### Job
All records should be reproduced verbatim.

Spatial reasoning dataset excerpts
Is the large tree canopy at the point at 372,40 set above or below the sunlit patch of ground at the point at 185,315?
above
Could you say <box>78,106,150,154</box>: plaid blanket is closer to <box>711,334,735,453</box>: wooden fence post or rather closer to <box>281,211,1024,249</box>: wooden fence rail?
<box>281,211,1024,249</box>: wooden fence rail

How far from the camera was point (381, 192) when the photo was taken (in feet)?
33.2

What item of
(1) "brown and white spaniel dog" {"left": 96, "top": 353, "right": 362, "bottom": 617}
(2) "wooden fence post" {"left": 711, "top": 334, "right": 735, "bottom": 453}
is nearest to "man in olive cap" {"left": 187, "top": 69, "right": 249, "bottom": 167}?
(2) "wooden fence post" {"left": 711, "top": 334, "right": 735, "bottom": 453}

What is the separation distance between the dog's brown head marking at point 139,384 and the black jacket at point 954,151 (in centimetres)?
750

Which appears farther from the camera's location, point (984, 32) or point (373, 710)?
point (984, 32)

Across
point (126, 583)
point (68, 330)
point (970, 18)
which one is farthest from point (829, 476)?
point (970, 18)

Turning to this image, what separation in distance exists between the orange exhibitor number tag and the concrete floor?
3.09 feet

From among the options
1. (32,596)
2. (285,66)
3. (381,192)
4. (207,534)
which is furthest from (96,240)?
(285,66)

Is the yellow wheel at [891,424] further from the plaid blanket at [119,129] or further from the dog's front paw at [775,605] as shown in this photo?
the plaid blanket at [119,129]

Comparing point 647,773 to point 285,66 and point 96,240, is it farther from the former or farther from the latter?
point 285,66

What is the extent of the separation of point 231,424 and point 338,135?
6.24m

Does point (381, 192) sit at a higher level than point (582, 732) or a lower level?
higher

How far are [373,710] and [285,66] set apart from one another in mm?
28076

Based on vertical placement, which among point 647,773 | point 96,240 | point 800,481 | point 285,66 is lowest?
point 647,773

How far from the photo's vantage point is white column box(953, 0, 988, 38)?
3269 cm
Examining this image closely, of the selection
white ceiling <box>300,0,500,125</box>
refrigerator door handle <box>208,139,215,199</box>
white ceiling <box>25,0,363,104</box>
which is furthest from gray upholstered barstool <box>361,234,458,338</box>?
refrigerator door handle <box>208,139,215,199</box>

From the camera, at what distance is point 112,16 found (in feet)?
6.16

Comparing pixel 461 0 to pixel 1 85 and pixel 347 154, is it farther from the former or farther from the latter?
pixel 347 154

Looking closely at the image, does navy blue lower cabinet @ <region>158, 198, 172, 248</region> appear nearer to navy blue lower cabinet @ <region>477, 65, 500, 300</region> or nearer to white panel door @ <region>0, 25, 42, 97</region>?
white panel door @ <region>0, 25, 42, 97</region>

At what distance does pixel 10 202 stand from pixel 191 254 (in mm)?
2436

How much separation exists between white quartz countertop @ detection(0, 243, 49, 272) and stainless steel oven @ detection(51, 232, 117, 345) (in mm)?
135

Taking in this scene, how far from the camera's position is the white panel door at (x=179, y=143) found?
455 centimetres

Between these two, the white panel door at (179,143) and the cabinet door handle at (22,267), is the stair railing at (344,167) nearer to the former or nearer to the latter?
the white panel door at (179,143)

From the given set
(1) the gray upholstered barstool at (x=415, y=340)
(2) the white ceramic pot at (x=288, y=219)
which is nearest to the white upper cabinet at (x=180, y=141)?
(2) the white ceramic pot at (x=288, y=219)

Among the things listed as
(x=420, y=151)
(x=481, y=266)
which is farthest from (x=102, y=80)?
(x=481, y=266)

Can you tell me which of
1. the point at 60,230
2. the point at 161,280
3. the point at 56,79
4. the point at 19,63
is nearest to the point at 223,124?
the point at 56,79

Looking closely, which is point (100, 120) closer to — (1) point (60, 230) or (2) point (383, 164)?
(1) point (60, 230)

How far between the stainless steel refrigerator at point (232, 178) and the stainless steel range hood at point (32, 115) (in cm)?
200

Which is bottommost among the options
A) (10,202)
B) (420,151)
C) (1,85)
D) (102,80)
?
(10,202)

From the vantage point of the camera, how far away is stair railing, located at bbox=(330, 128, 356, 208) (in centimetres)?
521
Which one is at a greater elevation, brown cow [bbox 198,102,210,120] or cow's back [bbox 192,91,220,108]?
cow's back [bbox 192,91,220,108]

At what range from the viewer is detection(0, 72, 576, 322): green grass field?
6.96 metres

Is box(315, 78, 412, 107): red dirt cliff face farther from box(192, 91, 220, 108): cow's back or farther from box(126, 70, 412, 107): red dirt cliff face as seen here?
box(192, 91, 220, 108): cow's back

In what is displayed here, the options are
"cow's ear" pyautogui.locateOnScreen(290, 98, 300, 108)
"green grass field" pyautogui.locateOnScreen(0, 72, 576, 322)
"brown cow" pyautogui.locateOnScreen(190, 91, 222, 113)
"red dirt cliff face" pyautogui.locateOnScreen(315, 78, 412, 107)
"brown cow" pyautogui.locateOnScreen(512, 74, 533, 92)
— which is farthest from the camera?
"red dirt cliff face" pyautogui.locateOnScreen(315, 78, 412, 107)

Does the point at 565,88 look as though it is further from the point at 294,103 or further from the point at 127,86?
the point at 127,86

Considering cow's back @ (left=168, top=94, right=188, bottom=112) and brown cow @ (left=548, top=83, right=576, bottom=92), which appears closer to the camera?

### Final answer
Is the large tree canopy at the point at 372,40 set above or below the sunlit patch of ground at the point at 185,315?
above
Could you say <box>78,106,150,154</box>: plaid blanket is closer to <box>711,334,735,453</box>: wooden fence post or rather closer to <box>281,211,1024,249</box>: wooden fence rail?
<box>281,211,1024,249</box>: wooden fence rail

How far from the camera was point (381, 192) when the photo was taken (in feet)?
33.2

What item of
(1) "brown and white spaniel dog" {"left": 96, "top": 353, "right": 362, "bottom": 617}
(2) "wooden fence post" {"left": 711, "top": 334, "right": 735, "bottom": 453}
is nearest to "man in olive cap" {"left": 187, "top": 69, "right": 249, "bottom": 167}?
(2) "wooden fence post" {"left": 711, "top": 334, "right": 735, "bottom": 453}

What is the separation distance between the dog's brown head marking at point 139,384 and the black jacket at point 954,151 (in centimetres)?
750

Which appears farther from the camera's location, point (984, 32) or point (373, 710)?
point (984, 32)

Across
point (126, 583)
point (68, 330)
point (970, 18)
which one is farthest from point (829, 476)?
point (970, 18)

Turning to this image, what separation in distance exists between the orange exhibitor number tag and the concrete floor?
3.09 feet

From among the options
1. (32,596)
2. (285,66)
3. (381,192)
4. (207,534)
which is furthest from (96,240)?
(285,66)

Is the yellow wheel at [891,424] further from the plaid blanket at [119,129] or further from the dog's front paw at [775,605] as shown in this photo?
the plaid blanket at [119,129]

Comparing point 647,773 to point 285,66 and point 96,240, is it farther from the former or farther from the latter?
point 285,66

What is the extent of the separation of point 231,424 and point 338,135?
6.24m

Does point (381, 192) sit at a higher level than point (582, 732) or a lower level?
higher

How far are [373,710] and [285,66] set apart from one another in mm?
28076

Based on vertical placement, which among point 647,773 | point 96,240 | point 800,481 | point 285,66 is lowest?
point 647,773

How far from the photo's vantage point is white column box(953, 0, 988, 38)?
3269 cm
Examining this image closely, of the selection
white ceiling <box>300,0,500,125</box>
refrigerator door handle <box>208,139,215,199</box>
white ceiling <box>25,0,363,104</box>
which is furthest from gray upholstered barstool <box>361,234,458,338</box>?
refrigerator door handle <box>208,139,215,199</box>

From the camera, at what distance is point 112,16 found (in feet)?
6.16

Comparing pixel 461 0 to pixel 1 85 and pixel 347 154, is it farther from the former or farther from the latter?
pixel 347 154

Looking closely at the image, does navy blue lower cabinet @ <region>158, 198, 172, 248</region> appear nearer to navy blue lower cabinet @ <region>477, 65, 500, 300</region> or nearer to white panel door @ <region>0, 25, 42, 97</region>?
white panel door @ <region>0, 25, 42, 97</region>

At what distance does pixel 10 202 stand from pixel 191 254 (in mm)?
2436

How much separation exists between white quartz countertop @ detection(0, 243, 49, 272) and stainless steel oven @ detection(51, 232, 117, 345) (in mm)?
135

Taking in this scene, how far from the camera's position is the white panel door at (x=179, y=143) found?
455 centimetres

Between these two, the white panel door at (179,143) and the cabinet door handle at (22,267), is the stair railing at (344,167) nearer to the former or nearer to the latter?
the white panel door at (179,143)

From the given set
(1) the gray upholstered barstool at (x=415, y=340)
(2) the white ceramic pot at (x=288, y=219)
which is nearest to the white upper cabinet at (x=180, y=141)?
(2) the white ceramic pot at (x=288, y=219)

Among the things listed as
(x=420, y=151)
(x=481, y=266)
which is farthest from (x=102, y=80)?
(x=481, y=266)

Can you tell me which of
1. the point at 60,230
2. the point at 161,280
3. the point at 56,79
4. the point at 19,63
is nearest to the point at 223,124?
the point at 56,79

Looking closely, which is point (100, 120) closer to — (1) point (60, 230) or (2) point (383, 164)?
(1) point (60, 230)

How far between the stainless steel refrigerator at point (232, 178) and the stainless steel range hood at point (32, 115) (in cm)?
200

Which is bottommost among the options
A) (10,202)
B) (420,151)
C) (1,85)
D) (102,80)
?
(10,202)

From the vantage point of the camera, how far away is stair railing, located at bbox=(330, 128, 356, 208) (in centimetres)?
521
Which one is at a greater elevation, brown cow [bbox 198,102,210,120] or cow's back [bbox 192,91,220,108]?
cow's back [bbox 192,91,220,108]

At what range from the viewer is detection(0, 72, 576, 322): green grass field?
6.96 metres

Is box(315, 78, 412, 107): red dirt cliff face farther from box(192, 91, 220, 108): cow's back or farther from box(126, 70, 412, 107): red dirt cliff face as seen here?
box(192, 91, 220, 108): cow's back

In what is displayed here, the options are
"cow's ear" pyautogui.locateOnScreen(290, 98, 300, 108)
"green grass field" pyautogui.locateOnScreen(0, 72, 576, 322)
"brown cow" pyautogui.locateOnScreen(190, 91, 222, 113)
"red dirt cliff face" pyautogui.locateOnScreen(315, 78, 412, 107)
"brown cow" pyautogui.locateOnScreen(512, 74, 533, 92)
— which is farthest from the camera?
"red dirt cliff face" pyautogui.locateOnScreen(315, 78, 412, 107)

Does the point at 565,88 look as though it is further from the point at 294,103 or further from the point at 127,86?
the point at 127,86

Considering cow's back @ (left=168, top=94, right=188, bottom=112) and brown cow @ (left=548, top=83, right=576, bottom=92), which appears closer to the camera?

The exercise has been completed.